Not sure if this has peen posted yet.....
Bill planned that would fight I-5 sex tradeMAKS GOLDENSHTEYN; For The Olympian | • Published January 12, 2010
Comments (17) Recommend (3)Former U.S. Rep. Linda Smith heard from a missionary about children being locked up in cages in a far away place.
To see for herself, Smith traveled in 1998 to the front lines of India’s commercial sex industry on Falkland Road in Mumbai, home to one of the worst brothel districts in the world.
There, she met a young girl who was about the same age as her granddaughter. It was a life-altering night for Smith, who represented the 3rd Congressional District.
Five years later, after leaving politics and launching a nonprofit organization aimed at helping the victims of sex trafficking around the world, Smith came to another realization: The sex trade industry was thriving in the United States too.
On Monday morning at a gathering inside the Capitol, Smith, along with other human trafficking experts, state officials and those concerned with the issue, reflected on the magnitude of the problem and on strategies for reaching lawmakers.

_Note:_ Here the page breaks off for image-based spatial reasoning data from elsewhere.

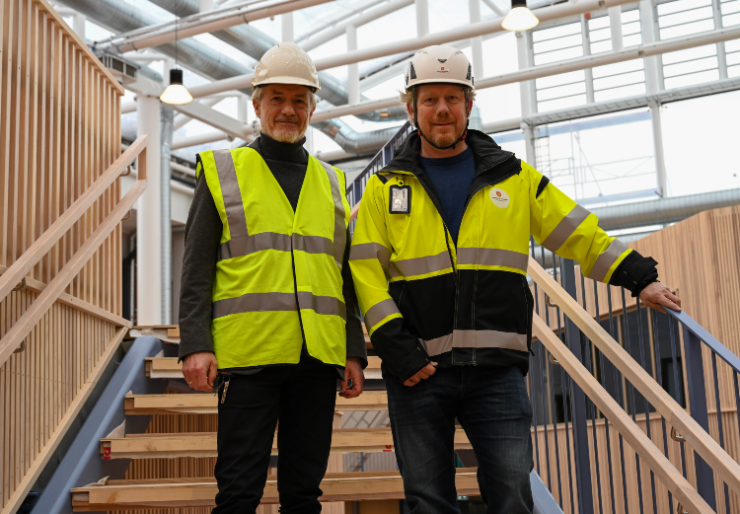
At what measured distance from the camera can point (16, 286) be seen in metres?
3.17

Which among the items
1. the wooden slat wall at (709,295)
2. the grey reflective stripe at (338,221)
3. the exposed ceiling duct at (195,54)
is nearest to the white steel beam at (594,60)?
the exposed ceiling duct at (195,54)

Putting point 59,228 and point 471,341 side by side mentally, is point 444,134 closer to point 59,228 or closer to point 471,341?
point 471,341

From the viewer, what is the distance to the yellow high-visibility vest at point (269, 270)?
220 cm

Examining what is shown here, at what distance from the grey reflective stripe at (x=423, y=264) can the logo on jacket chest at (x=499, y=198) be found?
211 mm

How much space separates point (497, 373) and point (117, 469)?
2238mm

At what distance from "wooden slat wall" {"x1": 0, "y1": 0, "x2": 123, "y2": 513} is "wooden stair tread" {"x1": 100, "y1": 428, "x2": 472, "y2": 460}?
0.28 metres

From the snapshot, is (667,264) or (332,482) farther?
(667,264)

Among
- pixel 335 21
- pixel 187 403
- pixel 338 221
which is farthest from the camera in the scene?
pixel 335 21

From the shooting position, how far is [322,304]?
2.31 m

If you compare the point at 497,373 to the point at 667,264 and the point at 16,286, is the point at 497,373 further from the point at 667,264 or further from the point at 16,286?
the point at 667,264

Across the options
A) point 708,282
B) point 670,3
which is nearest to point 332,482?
point 708,282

“It’s real. It’s big. We need to do something,” said Smith, the founder of Shared Hope International.
Human trafficking is believed to be the fastest-growing crime in the world, according to Seattle Against Slavery, the organization that sponsored Monday’s event. Smith said at least 100,000 domestic minors, or children born in the U.S., are among those coerced into the sex industry, which includes prostitution, stripping, exotic dancing and *advertiser censored*. Pre-teen and adolescent girls are the most susceptible.

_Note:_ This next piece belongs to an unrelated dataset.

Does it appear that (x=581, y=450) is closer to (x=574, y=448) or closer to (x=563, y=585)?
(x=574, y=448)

“The numbers in our country are staggering,” Sen. Karen Fraser, D-Thurston County, told the crowd. “They are being kept there by beating, assaults, isolation, terror.”
Sen. Jeanne Kohl-Welles, D-Seattle, who was also on hand Monday, is expected to introduce legislation this week that would allow volunteers to post signs inside rest area bathrooms along Interstate 5, a prominent trafficking route, urging those who need help or those who see a possible victim to call the authorities.
The fear is that hundreds of victims could be transported through Washington state on their way to brothels in Vancouver, B.C., for next month’s Winter Olympics.
“When I drive up I-5, what is it I’m not seeing?” Kohl-Welles said.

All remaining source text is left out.